Когда музыка стала цифровой, она была вырвана из этих контекстов. Видя перед собой только имя исполнителя, название альбома и название песни, мы потеряли ощущение времени и пространства. Старая запись и запись, сделанная недавно, имеют одинаковый вес в интернете. Плюс в том, что слушатели следуют рекомендациям нелинейно во времени и пространстве — их новые личные фавориты могли быть записаны вчера или 20 лет назад. Можно иметь слушателей, чей вкус варьирует от Perfume Genius, T. Rex и Клауса Номи до P-Funk, Chance the Rapper и Уильяма Ониебора. Старый или новый, малоизвестный или популярный — больше нет никакой разницы, поскольку нарративы этих артистов не привязаны к файлам.
На мой взгляд, это скорее хорошо, так как удаление контекста позволяет выравнивать игровое поле: возможно, легче рассматривать что-то как современное и актуальное, если не отвлекаться на биографию артиста. В конце концов, мы все слышали о тринадцатилетних детях, которые «открыли» Боба Дилана или Джона Колтрейна. Но, честно говоря, я скучаю по богатству дополнительной информации, и цифровые файлы позволяют присоединить ее к музыке. В отличие от традиционных обложек альбомов, аннотаций на конвертах пластинок, биографий и всего остального отпала необходимость в печати или в производстве.
Более глубокое увлечение артистами и тем, что на них влияло, может сделать опыт только более «липким», как говорят специалисты по маркетингу. Чем больше внемузыкальных аспектов — тем больше эмоциональный вес. Кого слушал этот артист, из какой среды он вышел и может ли там найтись что-то еще для меня? Кто еще состоит в группе? Кто на том же лейбле, даже кто продюсер песни. Слушатель понимает, что источник наслаждения гораздо глубже, чем первоначально предполагалось. В сеть добавляется больше музыки.
Эти связи поощряют дополнительные пути открытия. Цитата композитора Эдгара Вареза, помещенная Фрэнком Заппой на обложку ранней пластинки Mothers of Invention — «современный композитор отказывается умирать», — подвигла многих из нас послушать его работы. Сеть позволяет легко отслеживать подобные связи, но без информации или ссылок на файлы мы оказываемся в тупике.
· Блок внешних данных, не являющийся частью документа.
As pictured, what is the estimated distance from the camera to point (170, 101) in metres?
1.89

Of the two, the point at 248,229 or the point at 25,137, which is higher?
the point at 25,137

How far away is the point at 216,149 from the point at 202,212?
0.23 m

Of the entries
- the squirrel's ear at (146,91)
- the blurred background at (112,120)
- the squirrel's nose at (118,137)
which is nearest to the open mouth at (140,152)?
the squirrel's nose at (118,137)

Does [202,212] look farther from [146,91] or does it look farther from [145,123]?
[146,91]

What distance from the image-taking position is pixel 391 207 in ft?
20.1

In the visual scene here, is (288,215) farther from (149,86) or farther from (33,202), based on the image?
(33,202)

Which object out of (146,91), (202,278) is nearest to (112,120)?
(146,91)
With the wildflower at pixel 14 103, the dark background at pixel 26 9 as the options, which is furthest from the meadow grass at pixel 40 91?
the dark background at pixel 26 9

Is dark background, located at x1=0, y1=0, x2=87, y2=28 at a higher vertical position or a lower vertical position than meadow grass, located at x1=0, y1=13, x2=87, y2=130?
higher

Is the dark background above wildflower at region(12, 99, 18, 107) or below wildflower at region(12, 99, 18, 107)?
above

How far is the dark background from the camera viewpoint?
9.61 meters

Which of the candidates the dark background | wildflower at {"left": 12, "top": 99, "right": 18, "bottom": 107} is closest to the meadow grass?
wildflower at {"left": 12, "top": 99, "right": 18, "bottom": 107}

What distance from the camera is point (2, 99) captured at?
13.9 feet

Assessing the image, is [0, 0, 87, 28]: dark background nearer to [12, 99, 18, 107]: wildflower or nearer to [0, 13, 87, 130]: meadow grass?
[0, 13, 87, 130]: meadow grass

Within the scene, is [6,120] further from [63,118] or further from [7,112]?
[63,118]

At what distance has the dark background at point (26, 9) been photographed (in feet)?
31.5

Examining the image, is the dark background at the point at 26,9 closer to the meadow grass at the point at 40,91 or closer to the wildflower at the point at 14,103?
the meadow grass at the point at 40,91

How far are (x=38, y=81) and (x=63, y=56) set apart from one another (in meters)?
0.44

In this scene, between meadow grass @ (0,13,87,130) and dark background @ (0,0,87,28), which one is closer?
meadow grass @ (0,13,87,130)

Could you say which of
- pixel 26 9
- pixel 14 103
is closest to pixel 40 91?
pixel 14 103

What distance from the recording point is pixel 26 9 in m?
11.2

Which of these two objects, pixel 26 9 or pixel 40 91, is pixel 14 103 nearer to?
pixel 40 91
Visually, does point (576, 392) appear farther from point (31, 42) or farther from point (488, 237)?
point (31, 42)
Я предвижу, что связующая информация возродится, поскольку опыт цифровой музыки не должен быть таким «сухим», каким он стал, особенно учитывая человеческую тягу к историям. В то время как прагматический материализм цифрового мира имеет тенденцию отсекать все, что считается излишним, я думаю, что богатый опыт, который трудно количественно оценить, победит. Было бы не так уж трудно вновь ввести внемузыкальную информацию. Она занимает бесконечно малое файловое пространство, но окупается с лихвой, поскольку облегчает открытие.
Все эти ассоциации создадут сеть, личную паутину, кладограмму, которая простирается от каждой песни и будет охватывать мириады нарративов. Прибегну к нейрологической аналогии: мы не индивидуальные нейроны, но связи, которые они создали между собой на основе нашего опыта. С музыкой все так же: не изолированные биты информации, а их связь приводит нас в места, где мы никогда не были раньше.